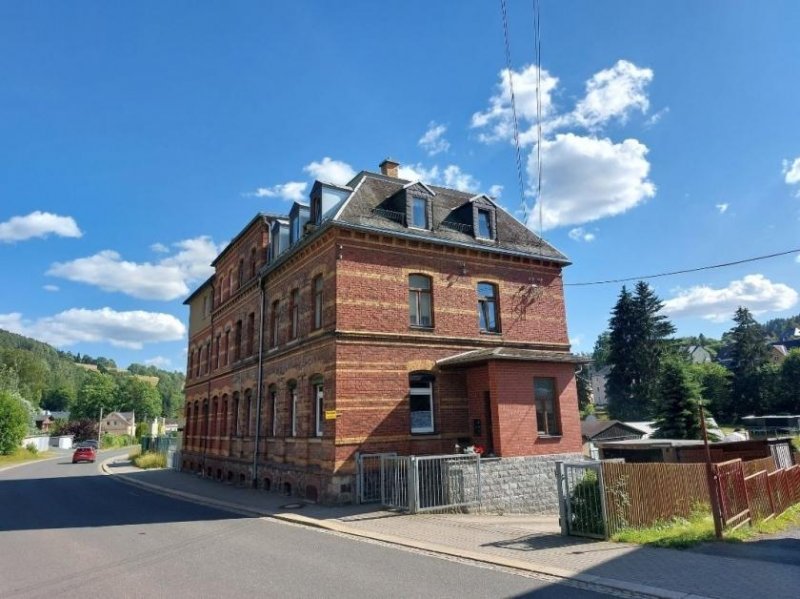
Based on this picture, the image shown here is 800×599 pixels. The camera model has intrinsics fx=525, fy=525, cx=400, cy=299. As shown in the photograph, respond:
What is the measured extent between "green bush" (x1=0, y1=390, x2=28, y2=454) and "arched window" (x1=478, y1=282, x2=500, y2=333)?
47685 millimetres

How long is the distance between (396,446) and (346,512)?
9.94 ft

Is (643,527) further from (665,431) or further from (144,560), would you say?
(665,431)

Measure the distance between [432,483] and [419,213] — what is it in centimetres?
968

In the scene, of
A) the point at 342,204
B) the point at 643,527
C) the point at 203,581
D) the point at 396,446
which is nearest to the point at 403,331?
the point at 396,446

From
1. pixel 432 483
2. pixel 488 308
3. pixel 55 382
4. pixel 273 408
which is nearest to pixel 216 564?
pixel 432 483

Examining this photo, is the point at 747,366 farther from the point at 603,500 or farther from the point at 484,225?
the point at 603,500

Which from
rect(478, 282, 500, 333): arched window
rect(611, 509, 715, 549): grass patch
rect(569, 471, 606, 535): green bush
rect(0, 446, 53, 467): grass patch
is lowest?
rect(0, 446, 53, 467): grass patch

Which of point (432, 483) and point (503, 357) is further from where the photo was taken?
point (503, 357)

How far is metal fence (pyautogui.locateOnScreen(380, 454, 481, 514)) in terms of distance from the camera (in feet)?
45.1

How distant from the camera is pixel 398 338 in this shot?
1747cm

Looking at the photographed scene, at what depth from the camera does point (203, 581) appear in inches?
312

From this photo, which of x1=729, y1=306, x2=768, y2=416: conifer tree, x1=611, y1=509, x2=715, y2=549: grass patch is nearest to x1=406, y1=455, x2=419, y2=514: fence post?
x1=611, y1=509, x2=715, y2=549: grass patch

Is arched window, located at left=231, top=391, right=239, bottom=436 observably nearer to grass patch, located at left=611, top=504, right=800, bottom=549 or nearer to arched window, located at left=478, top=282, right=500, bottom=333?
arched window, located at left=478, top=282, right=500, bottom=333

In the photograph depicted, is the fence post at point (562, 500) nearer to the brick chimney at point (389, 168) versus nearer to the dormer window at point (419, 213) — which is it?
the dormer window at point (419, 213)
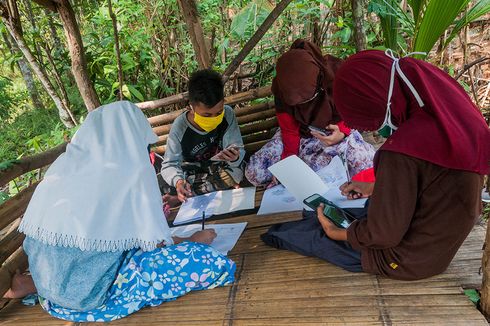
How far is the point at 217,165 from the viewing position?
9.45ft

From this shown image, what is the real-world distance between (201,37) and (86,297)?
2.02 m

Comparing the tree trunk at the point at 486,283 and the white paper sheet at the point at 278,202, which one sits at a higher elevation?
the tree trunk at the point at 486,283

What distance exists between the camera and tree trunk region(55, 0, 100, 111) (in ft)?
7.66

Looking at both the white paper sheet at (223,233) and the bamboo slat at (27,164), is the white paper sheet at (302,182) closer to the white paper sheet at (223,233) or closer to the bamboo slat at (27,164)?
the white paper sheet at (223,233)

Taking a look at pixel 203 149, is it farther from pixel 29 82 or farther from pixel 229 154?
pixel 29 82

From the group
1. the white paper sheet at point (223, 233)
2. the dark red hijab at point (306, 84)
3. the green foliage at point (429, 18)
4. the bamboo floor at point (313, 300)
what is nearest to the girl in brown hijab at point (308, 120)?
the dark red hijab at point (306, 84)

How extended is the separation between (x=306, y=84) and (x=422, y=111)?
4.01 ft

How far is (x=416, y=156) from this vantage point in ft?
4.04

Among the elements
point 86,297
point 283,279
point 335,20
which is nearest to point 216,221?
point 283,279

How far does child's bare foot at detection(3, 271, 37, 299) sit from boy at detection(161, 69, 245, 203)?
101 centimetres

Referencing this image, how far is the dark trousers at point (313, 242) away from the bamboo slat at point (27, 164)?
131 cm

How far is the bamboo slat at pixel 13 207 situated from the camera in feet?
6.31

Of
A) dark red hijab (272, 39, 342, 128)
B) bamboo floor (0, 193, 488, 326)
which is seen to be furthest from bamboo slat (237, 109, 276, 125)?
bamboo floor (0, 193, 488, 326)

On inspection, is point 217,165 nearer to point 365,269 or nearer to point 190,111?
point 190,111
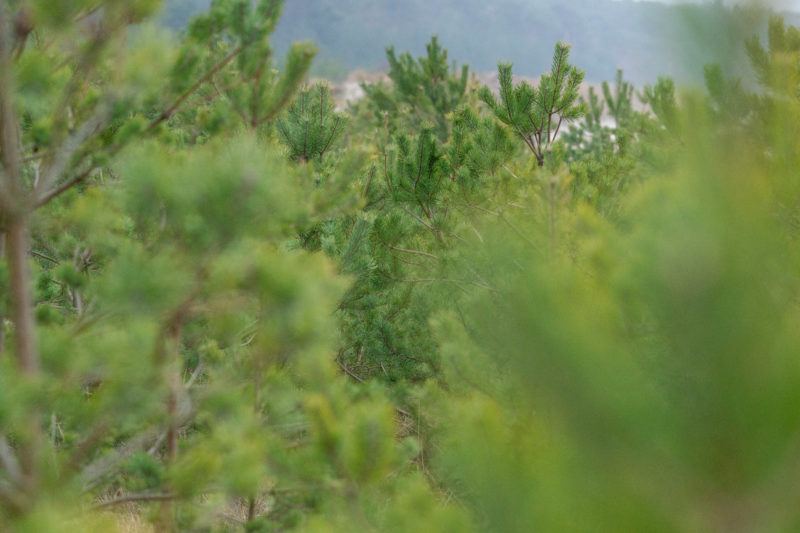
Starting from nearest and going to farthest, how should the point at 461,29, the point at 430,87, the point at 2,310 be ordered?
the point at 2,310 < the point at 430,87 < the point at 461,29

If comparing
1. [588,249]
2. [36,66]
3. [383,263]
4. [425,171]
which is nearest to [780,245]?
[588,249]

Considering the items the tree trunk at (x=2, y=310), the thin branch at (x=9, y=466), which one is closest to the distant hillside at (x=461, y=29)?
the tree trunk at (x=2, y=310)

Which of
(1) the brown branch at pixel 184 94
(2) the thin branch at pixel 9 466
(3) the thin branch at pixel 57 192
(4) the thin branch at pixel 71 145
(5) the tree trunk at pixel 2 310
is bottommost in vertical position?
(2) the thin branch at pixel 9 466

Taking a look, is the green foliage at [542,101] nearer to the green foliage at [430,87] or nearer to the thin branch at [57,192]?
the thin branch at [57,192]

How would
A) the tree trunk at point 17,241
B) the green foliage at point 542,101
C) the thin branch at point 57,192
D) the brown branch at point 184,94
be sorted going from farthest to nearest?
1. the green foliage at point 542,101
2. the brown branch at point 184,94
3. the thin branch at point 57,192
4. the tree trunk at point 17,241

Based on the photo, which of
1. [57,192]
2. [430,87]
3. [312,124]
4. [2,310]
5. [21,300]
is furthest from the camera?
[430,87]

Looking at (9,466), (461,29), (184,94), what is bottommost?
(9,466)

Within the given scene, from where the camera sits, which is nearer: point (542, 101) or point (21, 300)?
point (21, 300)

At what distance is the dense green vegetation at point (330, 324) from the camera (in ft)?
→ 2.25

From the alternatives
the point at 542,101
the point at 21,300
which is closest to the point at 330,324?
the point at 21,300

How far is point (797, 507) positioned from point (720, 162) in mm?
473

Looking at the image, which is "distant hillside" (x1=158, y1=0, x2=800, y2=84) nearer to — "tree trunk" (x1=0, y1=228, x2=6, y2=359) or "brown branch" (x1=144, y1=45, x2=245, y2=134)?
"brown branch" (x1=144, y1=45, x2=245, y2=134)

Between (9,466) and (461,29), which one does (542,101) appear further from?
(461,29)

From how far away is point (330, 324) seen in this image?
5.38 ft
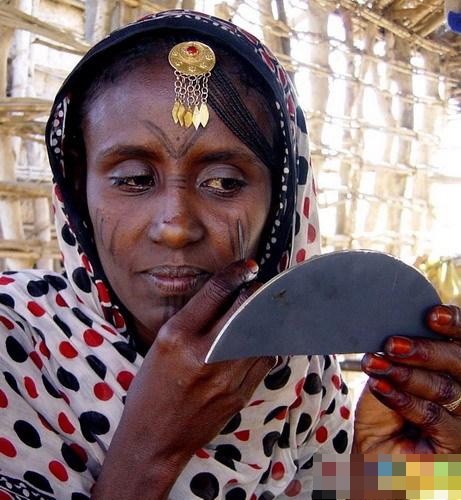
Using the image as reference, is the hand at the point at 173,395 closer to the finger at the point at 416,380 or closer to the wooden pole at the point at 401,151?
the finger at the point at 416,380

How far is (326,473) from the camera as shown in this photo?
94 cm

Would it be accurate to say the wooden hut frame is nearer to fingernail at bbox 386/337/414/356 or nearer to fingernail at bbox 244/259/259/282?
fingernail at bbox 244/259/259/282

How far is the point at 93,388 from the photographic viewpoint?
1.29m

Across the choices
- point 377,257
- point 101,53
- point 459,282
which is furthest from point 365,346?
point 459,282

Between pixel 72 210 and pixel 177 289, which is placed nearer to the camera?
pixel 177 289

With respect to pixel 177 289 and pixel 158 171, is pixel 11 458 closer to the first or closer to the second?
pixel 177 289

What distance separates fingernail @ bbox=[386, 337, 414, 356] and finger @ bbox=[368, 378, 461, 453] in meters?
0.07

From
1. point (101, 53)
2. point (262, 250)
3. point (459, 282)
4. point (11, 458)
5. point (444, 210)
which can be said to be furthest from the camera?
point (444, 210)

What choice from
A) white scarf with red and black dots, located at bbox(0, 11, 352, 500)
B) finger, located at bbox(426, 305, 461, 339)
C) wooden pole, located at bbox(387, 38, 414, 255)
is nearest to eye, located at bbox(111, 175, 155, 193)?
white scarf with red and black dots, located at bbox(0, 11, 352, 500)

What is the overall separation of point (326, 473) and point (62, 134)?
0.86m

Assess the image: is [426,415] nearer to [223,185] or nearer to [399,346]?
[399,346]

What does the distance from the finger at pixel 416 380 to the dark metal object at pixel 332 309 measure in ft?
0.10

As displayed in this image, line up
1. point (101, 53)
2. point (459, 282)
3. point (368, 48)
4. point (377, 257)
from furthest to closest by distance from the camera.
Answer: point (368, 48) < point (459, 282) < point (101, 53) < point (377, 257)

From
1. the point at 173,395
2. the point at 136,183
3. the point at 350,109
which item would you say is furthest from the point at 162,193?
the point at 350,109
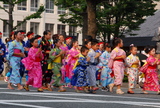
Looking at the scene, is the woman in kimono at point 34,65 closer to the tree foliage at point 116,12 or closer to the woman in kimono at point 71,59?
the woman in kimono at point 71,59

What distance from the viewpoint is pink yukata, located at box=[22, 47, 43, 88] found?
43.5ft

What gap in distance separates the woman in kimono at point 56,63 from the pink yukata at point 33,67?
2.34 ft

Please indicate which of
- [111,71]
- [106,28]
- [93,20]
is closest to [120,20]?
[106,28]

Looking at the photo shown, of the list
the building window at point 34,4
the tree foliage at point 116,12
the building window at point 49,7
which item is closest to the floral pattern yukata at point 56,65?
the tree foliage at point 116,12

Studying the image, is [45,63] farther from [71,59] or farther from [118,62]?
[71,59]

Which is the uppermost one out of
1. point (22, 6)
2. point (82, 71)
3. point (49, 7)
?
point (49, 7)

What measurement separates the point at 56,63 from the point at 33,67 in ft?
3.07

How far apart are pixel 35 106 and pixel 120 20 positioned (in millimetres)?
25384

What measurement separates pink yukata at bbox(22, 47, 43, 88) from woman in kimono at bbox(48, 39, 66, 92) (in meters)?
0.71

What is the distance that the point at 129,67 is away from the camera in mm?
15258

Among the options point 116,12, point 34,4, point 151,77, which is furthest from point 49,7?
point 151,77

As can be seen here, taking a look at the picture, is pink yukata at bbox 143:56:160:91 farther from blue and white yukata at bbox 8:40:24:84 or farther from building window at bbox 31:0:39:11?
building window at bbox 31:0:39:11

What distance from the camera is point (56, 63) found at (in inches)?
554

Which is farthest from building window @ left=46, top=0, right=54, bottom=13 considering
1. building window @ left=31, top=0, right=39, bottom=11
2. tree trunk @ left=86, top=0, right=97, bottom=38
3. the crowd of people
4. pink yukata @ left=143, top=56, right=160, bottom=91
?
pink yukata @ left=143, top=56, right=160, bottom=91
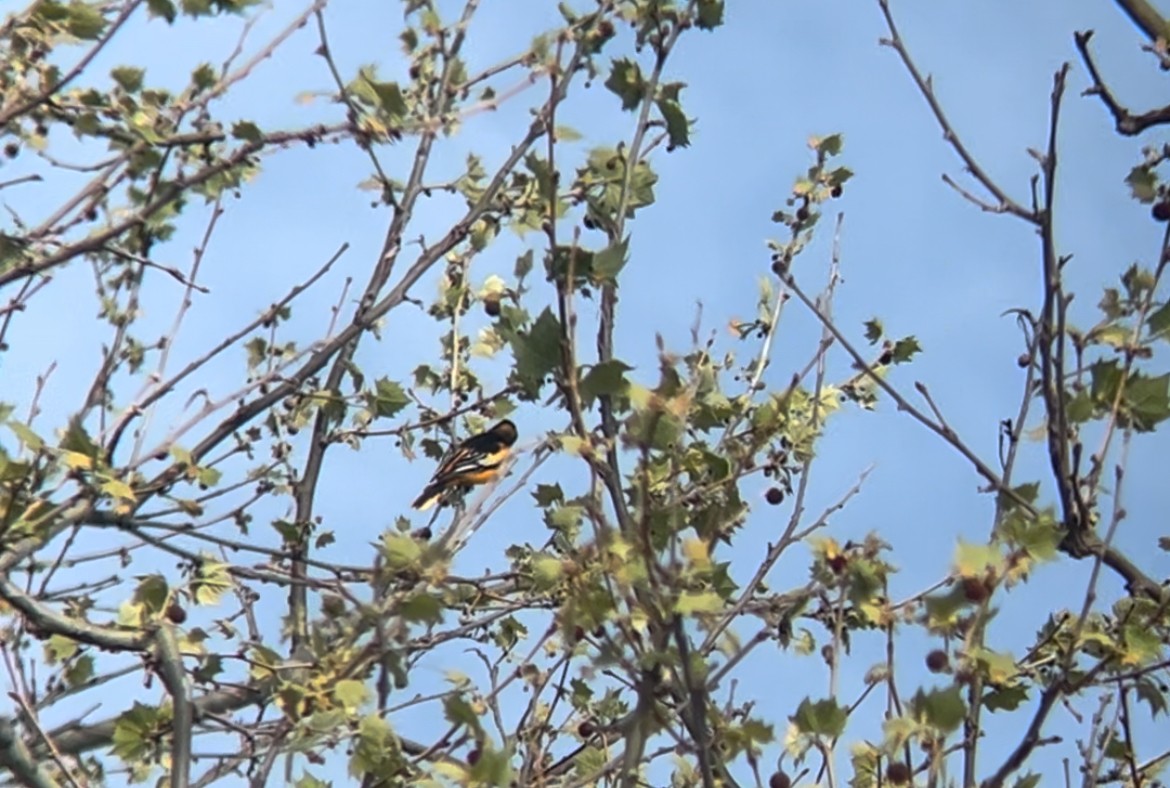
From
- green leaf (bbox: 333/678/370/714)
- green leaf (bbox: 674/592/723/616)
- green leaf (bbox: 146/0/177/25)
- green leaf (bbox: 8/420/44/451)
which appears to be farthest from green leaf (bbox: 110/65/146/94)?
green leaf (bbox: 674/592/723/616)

> GOAL OF THE EXERCISE:
Reproduce verbatim every line starting at the line that holds "What gap in" and ending with the final line of the data; omit the pictures.

> ANSWER FOR THIS EXERCISE:
What gap in distance separates the woman in kimono at point 56,63 from the pink yukata at point 33,67?
2.34 ft

Please indicate which of
- [111,71]
- [106,28]
- [93,20]
is closest to [120,20]?
[106,28]

Looking at the photo shown, of the list
the building window at point 34,4
the tree foliage at point 116,12
the building window at point 49,7
which item is closest to the floral pattern yukata at point 56,65?
the tree foliage at point 116,12

Studying the image, is [45,63] farther from [71,59] or farther from [118,62]?
[71,59]

Which is the uppermost one out of
1. point (22, 6)
2. point (82, 71)
3. point (49, 7)
?
point (49, 7)

What measurement separates the point at 56,63 from the point at 33,67 in ft?
3.07

How far apart are pixel 35 106 and pixel 120 20 positioned (in millimetres)?
25384

What measurement separates pink yukata at bbox(22, 47, 43, 88) from woman in kimono at bbox(48, 39, 66, 92) (in meters)?
0.71

What is the distance that the point at 129,67 is away from the camera in mm?
15258

Among the options point 116,12, point 34,4, point 151,77, which is furthest from point 49,7?
point 151,77

As can be seen here, taking a look at the picture, is pink yukata at bbox 143:56:160:91 farther from blue and white yukata at bbox 8:40:24:84 or farther from building window at bbox 31:0:39:11?
building window at bbox 31:0:39:11

What distance from the camera is point (56, 63) found at (in inches)?
554

Which is farthest from building window @ left=46, top=0, right=54, bottom=13 considering
1. building window @ left=31, top=0, right=39, bottom=11
2. tree trunk @ left=86, top=0, right=97, bottom=38
3. the crowd of people
4. pink yukata @ left=143, top=56, right=160, bottom=91
?
pink yukata @ left=143, top=56, right=160, bottom=91
From
- green leaf (bbox: 333/678/370/714)
- green leaf (bbox: 674/592/723/616)
- green leaf (bbox: 146/0/177/25)
- green leaf (bbox: 8/420/44/451)
which appears to be farthest from green leaf (bbox: 110/65/146/94)?
green leaf (bbox: 674/592/723/616)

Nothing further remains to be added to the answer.